● **Required work**
(1) In the dissertation record below, in what year did the Nepali government declare Humla open defecation free?
(2) From the dissertation record below, list every committee member named besides the committee chair.
(3) Carry on writing the dissertation record below from the point where its summary about latrines in Humla stops.

● **Passage to read**
======
Year of Award


Document Type

Dissertation - Campus Access Only

Degree Type

Doctor of Philosophy (PhD)

Degree Name

Anthropology (Cultural Heritage and Applied Anthropology Option)

Department or School/College

Department of Anthropology

Committee Chair

Kimber McKay

Commitee Members

Randall Skelton, Anna Prentiss, Gregory Campbell, Sarah Halvorson


Cultural anthropology


University of Montana


Prompted by the United Nation’s sixth Sustainable Development Goal to end open defecation by 2030, the Nepali government and non-governmental organizations (NGOs) working in the country have increased efforts to promote latrine usage in the parts of Nepal where open defecation is widely practiced. Stopping open defecation is critical to improving health outcomes in communities suffering from recurrent or chronic gastro-intestinal disease and poor nutritional status. In Humla, a northwestern mountain district of Nepal, villagers have recently been introduced to latrines and even more recently declared open defecation free (ODF) in 2017 by the Nepali government. Being declared ODF is intended to be an acknowledgement that every household in a district has access to an improved sanitation facility in which human waste can be safely separated and disposed of from human contact. Local NGOs working in the upper part of Humla District have provided local assistance for years and actively encouraged villagers to build latrines by providing subsidized materials.
======
● **Recorded data**

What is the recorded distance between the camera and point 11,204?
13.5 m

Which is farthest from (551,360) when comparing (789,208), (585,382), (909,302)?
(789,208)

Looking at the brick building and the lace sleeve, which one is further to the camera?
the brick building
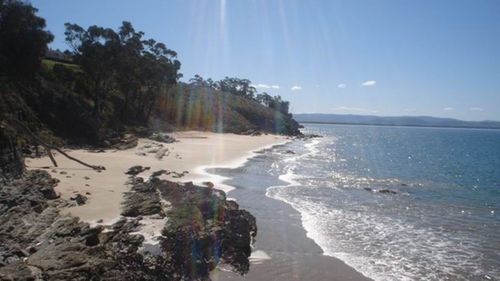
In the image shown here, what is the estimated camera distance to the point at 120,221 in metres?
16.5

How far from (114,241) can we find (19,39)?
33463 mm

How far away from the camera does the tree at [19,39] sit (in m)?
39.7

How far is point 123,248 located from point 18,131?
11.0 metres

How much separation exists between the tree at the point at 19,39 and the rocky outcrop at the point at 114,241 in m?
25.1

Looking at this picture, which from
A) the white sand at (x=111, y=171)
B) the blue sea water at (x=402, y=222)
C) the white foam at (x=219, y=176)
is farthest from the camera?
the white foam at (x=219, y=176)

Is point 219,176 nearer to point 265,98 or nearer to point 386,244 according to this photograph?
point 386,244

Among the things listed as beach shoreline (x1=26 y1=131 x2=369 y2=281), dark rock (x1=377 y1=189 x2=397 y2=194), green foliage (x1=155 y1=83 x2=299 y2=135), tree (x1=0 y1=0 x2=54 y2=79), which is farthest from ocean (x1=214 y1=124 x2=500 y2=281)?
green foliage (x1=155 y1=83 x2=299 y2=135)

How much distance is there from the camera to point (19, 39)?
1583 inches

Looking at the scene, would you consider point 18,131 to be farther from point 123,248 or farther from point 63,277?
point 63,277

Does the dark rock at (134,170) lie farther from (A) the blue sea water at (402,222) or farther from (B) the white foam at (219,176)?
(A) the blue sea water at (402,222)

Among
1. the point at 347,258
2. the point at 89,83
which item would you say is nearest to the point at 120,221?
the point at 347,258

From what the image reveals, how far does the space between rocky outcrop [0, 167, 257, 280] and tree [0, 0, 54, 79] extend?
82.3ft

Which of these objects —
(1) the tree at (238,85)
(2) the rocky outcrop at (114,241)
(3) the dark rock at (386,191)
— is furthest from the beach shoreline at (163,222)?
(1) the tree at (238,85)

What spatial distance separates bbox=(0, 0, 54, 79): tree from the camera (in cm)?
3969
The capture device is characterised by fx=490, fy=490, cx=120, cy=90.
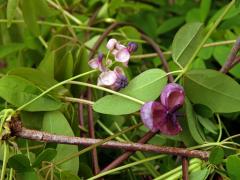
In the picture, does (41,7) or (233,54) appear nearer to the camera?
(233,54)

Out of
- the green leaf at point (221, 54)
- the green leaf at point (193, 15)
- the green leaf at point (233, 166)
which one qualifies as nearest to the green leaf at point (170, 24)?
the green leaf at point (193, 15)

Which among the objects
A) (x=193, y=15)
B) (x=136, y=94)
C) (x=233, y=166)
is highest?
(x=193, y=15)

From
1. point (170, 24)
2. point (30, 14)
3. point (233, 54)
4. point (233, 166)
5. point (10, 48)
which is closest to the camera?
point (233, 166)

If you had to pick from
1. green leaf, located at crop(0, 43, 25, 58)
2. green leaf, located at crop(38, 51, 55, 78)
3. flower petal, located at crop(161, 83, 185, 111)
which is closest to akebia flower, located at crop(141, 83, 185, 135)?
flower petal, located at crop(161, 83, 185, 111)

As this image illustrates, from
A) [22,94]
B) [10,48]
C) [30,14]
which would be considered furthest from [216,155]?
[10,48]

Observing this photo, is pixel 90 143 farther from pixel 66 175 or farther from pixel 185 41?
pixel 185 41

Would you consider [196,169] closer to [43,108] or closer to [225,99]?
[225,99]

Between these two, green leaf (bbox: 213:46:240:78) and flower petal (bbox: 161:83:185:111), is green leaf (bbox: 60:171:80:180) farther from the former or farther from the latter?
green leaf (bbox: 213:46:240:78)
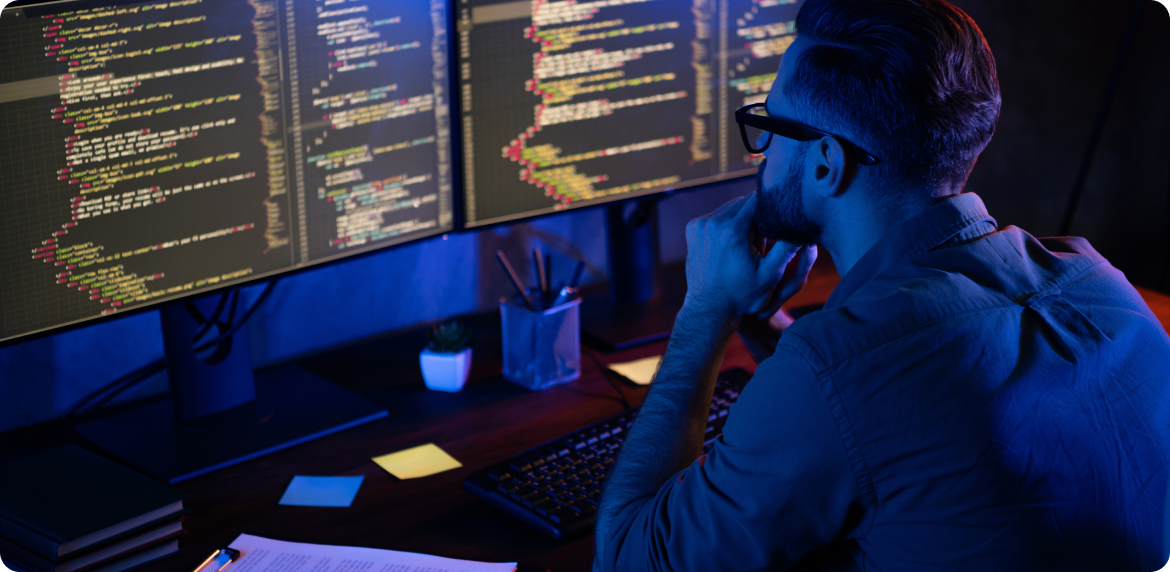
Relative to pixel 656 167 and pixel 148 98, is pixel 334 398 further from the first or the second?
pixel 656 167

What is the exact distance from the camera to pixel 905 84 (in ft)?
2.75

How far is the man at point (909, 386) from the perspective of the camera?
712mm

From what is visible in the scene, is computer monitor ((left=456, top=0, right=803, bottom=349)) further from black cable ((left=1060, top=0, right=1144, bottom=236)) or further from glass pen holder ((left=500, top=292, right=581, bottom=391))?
======
● **Answers by item**
(1) 2017

(2) Randall Skelton, Anna Prentiss, Gregory Campbell, Sarah Halvorson

(3)
This study provides an in-depth analysis of Buddhist Humli villages to describe and understand villagers’ beliefs pertaining to social norms regarding Nepal’s Open Defecation Free campaign and villagers’ responses toward latrine usage and latrine upkeep post ODF. This project examines whether divergent perspectives exist for toileting and hygiene behavior in those villages. Results from household interviews, latrine visualizations, and village observations showed that the majority of householders built and used pour/flush latrines. However, many of the householders either had broken latrines that needed repairs, some did not have a latrine at all, and a few repurposed their latrines into storage units. Consequently, the villages could not fully be considered ODF despite the district previously being declared ODF.

Villagers that habitually used and maintained a latrine reported that they were motivated by factors that pertained to contextual (access to water), psychosocial (notions of disgust and shame), and technological (satisfaction, ease of use, and convenience). These intersecting factors reflect mutual interaction between the individual, the behavior, and the environment that may influence the spread of new hygiene and toileting habits in parts of the Humla district of Nepal.